**Reading passage:**
--
But why not seek legal counsel on this issue? We are, after all, legally bound as nothing more than ‘creatures of the province’. Doesn’t that entail a degree of responsibility on the province’s part to keep us properly fed and housed? Aren’t even the lowliest of creatures entitled to move about freely, outside the cage of inadequate transit? (Yeah, I went there.)

Yes, yes, yes. Of course, go about your quixotic tilt. Councillor MacConnell’s motion passed 39-6, with only the mayor and some of his hardest core supporters voting against as well as.. what? Councillor Josh Matlow? What up with that, Councillor?

(Nope.. nope.. Do not get distracted by the curious case of Councillor Josh Matlow’s centrism. That’s… another post entirely.)

In any case, that’s more long term thinking. What about the here and now? Dire warnings rang out over the course of the meeting’s two days that if we could not get our fiscal house in order, if we could not come to some sort of agreement between service cuts and tax hikes, if we could not balance our budget as we were legally mandated to do, as we have every year previously, well, provincial caretakers would swoop down from their perch at Queen’s Park and do it for us. Oh, the shame! Oh, the horror!

You know what? Sometimes I think we should just dare the province to do it. One budget year, we just simply acknowledge that we have not been given the proper tools to do the job adequately and that instead of inflicting damage upon the city and the people living within it, we choose instead not to balance our books. Like the other two levels of government do, we run an operating deficit.

And if the province has a problem with that, hey, come on down, folks. You try it. You get your hands dirty, slashing and burning. You take the heat from citizens outraged at tax hikes. Yeah. Not so easy, is it?

Maybe the time for playing nice has come and gone. Maybe it’s time to up the ante a little. To, I don’t know, start withholding any money we normally pass along in the form of HST payments. The feds owe us some back taxes? Queen’s Park has some outstanding fines? We’ll just take that off the cheque we’re cutting for you, shall we?
--
**Stored records:**
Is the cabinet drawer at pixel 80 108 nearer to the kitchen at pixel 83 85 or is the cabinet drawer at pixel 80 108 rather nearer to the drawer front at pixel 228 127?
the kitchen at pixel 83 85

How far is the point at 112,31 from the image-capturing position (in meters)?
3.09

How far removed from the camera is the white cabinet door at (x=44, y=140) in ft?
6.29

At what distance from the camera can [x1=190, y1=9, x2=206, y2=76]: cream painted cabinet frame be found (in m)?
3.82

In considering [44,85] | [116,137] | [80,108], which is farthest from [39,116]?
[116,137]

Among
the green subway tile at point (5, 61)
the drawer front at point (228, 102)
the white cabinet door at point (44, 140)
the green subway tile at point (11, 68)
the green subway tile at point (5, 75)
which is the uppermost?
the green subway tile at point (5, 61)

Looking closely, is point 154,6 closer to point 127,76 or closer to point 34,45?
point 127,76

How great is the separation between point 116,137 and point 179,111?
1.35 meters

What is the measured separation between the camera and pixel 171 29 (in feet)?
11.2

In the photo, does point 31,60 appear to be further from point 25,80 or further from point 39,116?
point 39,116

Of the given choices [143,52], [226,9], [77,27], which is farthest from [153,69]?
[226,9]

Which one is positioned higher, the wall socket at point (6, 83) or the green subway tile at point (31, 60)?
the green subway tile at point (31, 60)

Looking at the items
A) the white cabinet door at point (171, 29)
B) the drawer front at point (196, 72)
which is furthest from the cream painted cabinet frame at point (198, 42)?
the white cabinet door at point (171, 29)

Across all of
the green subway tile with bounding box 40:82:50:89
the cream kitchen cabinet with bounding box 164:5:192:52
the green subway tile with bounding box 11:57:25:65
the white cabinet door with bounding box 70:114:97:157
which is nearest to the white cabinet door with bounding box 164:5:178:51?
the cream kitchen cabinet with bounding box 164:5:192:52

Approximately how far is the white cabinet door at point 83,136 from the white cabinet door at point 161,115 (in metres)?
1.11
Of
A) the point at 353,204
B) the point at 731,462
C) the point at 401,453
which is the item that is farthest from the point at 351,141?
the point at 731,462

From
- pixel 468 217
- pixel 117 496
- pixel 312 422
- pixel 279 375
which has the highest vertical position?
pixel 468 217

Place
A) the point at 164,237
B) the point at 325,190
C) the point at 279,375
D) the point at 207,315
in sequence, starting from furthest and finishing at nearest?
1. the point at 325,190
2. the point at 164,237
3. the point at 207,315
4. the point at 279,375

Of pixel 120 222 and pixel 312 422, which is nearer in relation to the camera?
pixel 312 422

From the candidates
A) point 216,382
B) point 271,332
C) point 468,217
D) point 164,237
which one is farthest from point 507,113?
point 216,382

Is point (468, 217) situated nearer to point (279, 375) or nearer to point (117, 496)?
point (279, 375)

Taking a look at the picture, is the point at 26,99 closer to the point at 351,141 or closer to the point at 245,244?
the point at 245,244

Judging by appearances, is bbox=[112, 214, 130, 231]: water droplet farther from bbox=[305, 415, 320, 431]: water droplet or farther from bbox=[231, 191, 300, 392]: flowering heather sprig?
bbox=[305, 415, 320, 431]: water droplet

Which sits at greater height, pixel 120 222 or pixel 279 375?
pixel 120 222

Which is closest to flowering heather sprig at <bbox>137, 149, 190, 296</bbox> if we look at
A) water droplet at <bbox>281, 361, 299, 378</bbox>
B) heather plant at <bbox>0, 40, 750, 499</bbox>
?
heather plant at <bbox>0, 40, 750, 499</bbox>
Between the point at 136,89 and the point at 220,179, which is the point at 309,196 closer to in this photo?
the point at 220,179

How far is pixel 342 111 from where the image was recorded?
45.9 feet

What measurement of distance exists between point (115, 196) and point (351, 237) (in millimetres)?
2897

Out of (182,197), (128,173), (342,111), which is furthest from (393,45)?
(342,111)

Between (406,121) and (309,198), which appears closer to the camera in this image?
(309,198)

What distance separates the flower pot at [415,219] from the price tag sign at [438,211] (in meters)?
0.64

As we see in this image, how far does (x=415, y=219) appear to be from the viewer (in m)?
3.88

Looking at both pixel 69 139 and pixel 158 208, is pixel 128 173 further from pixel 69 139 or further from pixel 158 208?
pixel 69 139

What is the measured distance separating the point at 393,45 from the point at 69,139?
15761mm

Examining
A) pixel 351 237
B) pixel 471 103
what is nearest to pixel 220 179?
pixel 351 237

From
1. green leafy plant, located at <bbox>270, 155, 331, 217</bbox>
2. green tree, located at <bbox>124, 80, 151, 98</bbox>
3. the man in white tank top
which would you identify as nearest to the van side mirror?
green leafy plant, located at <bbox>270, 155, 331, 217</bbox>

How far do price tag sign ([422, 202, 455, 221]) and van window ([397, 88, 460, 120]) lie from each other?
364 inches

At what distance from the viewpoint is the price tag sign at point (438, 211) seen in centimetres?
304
--
**Required work:**
(1) Set down the portion of the city budget post that opens with the words containing "But why not" and closes with "I went there.)".
(2) Using the city budget post, say whether each statement agrees with it, answering yes or no and quoting the deciding words: (a) Councillor MacConnell's motion passed by a vote of 39-6. (b) The writer suggests that the city run an operating surplus one budget year. (c) The writer raises the idea of withholding money normally passed along as HST payments.

**Outputs in order:**
(1)
But why not seek legal counsel on this issue? We are, after all, legally bound as nothing more than ‘creatures of the province’. Doesn’t that entail a degree of responsibility on the province’s part to keep us properly fed and housed? Aren’t even the lowliest of creatures entitled to move about freely, outside the cage of inadequate transit? (Yeah, I went there.)

(2)
(a) Yes: "Councillor MacConnell’s motion passed 39-6"
(b) No: "Like the other two levels of government do, we run an operating deficit."
(c) Yes: "start withholding any money we normally pass along in the form of HST payments"